Task instructions — Give back only the lines from the one with "Tanzania, site F12, 2011-09-24" through the last line of the data, exactly as they appear.

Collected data
/---

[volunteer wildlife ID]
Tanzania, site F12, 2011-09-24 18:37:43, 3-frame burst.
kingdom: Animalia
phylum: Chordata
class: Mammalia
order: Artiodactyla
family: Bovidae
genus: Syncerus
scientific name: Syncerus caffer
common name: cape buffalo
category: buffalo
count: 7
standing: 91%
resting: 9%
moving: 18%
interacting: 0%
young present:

\---

Written response —
Tanzania, site F12, 2011-09-24 18:37:43, 3-frame burst.
kingdom: Animalia
phylum: Chordata
class: Mammalia
order: Artiodactyla
family: Bovidae
genus: Syncerus
scientific name: Syncerus caffer
common name: cape buffalo
category: buffalo
count: 7
standing: 91%
resting: 9%
moving: 18%
interacting: 0%
young present:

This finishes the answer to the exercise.